== Source data ==

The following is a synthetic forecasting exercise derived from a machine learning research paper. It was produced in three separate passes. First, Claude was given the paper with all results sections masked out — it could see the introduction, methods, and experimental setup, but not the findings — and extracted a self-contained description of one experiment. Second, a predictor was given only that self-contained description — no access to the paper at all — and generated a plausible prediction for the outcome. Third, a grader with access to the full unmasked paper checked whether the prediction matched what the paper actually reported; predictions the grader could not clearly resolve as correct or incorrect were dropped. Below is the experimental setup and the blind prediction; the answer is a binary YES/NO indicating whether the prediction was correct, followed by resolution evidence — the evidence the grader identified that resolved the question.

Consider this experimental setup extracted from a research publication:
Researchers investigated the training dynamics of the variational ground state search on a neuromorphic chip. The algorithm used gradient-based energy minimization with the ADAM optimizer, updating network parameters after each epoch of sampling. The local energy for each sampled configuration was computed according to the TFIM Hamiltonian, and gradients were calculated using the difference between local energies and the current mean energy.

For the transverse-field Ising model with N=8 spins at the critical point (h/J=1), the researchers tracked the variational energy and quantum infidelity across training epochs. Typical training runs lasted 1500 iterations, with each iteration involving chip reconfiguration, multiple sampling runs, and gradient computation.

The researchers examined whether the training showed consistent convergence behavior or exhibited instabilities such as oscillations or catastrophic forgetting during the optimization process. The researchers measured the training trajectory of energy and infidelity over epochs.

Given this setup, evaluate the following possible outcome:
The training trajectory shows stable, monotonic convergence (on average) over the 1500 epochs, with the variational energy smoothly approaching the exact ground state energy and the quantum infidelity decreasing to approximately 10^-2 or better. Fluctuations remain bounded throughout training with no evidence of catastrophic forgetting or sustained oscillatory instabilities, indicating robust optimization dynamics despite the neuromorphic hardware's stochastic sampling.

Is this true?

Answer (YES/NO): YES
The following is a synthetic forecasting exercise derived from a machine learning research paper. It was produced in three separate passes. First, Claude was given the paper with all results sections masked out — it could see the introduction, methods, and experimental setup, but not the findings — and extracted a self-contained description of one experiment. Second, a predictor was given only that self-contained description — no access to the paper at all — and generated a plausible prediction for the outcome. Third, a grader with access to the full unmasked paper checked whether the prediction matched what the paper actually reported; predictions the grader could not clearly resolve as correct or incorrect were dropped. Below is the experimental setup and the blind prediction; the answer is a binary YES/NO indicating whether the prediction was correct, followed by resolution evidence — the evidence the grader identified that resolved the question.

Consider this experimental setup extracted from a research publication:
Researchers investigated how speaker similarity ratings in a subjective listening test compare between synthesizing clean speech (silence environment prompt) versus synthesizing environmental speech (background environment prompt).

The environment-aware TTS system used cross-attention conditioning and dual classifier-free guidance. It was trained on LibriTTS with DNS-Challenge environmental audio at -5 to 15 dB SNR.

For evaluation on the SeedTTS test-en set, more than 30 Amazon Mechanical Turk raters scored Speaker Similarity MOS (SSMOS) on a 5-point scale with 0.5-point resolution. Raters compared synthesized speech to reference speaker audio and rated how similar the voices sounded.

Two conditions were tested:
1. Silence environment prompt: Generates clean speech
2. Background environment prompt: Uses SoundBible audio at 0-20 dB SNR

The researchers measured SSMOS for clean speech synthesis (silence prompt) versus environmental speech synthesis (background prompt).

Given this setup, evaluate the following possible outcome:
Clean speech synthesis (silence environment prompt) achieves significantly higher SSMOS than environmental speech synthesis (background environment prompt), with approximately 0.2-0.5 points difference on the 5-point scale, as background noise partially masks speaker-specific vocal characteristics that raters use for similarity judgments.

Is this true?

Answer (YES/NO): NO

===

Exercise details: Copy out the records once more. Match them exactly.

Solution:
The following is a synthetic forecasting exercise derived from a machine learning research paper. It was produced in three separate passes. First, Claude was given the paper with all results sections masked out — it could see the introduction, methods, and experimental setup, but not the findings — and extracted a self-contained description of one experiment. Second, a predictor was given only that self-contained description — no access to the paper at all — and generated a plausible prediction for the outcome. Third, a grader with access to the full unmasked paper checked whether the prediction matched what the paper actually reported; predictions the grader could not clearly resolve as correct or incorrect were dropped. Below is the experimental setup and the blind prediction; the answer is a binary YES/NO indicating whether the prediction was correct, followed by resolution evidence — the evidence the grader identified that resolved the question.

Consider this experimental setup extracted from a research publication:
Researchers investigated the training dynamics of the variational ground state search on a neuromorphic chip. The algorithm used gradient-based energy minimization with the ADAM optimizer, updating network parameters after each epoch of sampling. The local energy for each sampled configuration was computed according to the TFIM Hamiltonian, and gradients were calculated using the difference between local energies and the current mean energy.

For the transverse-field Ising model with N=8 spins at the critical point (h/J=1), the researchers tracked the variational energy and quantum infidelity across training epochs. Typical training runs lasted 1500 iterations, with each iteration involving chip reconfiguration, multiple sampling runs, and gradient computation.

The researchers examined whether the training showed consistent convergence behavior or exhibited instabilities such as oscillations or catastrophic forgetting during the optimization process. The researchers measured the training trajectory of energy and infidelity over epochs.

Given this setup, evaluate the following possible outcome:
The training trajectory shows stable, monotonic convergence (on average) over the 1500 epochs, with the variational energy smoothly approaching the exact ground state energy and the quantum infidelity decreasing to approximately 10^-2 or better. Fluctuations remain bounded throughout training with no evidence of catastrophic forgetting or sustained oscillatory instabilities, indicating robust optimization dynamics despite the neuromorphic hardware's stochastic sampling.

Is this true?

Answer (YES/NO): YES
The following is a synthetic forecasting exercise derived from a machine learning research paper. It was produced in three separate passes. First, Claude was given the paper with all results sections masked out — it could see the introduction, methods, and experimental setup, but not the findings — and extracted a self-contained description of one experiment. Second, a predictor was given only that self-contained description — no access to the paper at all — and generated a plausible prediction for the outcome. Third, a grader with access to the full unmasked paper checked whether the prediction matched what the paper actually reported; predictions the grader could not clearly resolve as correct or incorrect were dropped. Below is the experimental setup and the blind prediction; the answer is a binary YES/NO indicating whether the prediction was correct, followed by resolution evidence — the evidence the grader identified that resolved the question.

Consider this experimental setup extracted from a research publication:
Researchers investigated how speaker similarity ratings in a subjective listening test compare between synthesizing clean speech (silence environment prompt) versus synthesizing environmental speech (background environment prompt).

The environment-aware TTS system used cross-attention conditioning and dual classifier-free guidance. It was trained on LibriTTS with DNS-Challenge environmental audio at -5 to 15 dB SNR.

For evaluation on the SeedTTS test-en set, more than 30 Amazon Mechanical Turk raters scored Speaker Similarity MOS (SSMOS) on a 5-point scale with 0.5-point resolution. Raters compared synthesized speech to reference speaker audio and rated how similar the voices sounded.

Two conditions were tested:
1. Silence environment prompt: Generates clean speech
2. Background environment prompt: Uses SoundBible audio at 0-20 dB SNR

The researchers measured SSMOS for clean speech synthesis (silence prompt) versus environmental speech synthesis (background prompt).

Given this setup, evaluate the following possible outcome:
Clean speech synthesis (silence environment prompt) achieves significantly higher SSMOS than environmental speech synthesis (background environment prompt), with approximately 0.2-0.5 points difference on the 5-point scale, as background noise partially masks speaker-specific vocal characteristics that raters use for similarity judgments.

Is this true?

Answer (YES/NO): NO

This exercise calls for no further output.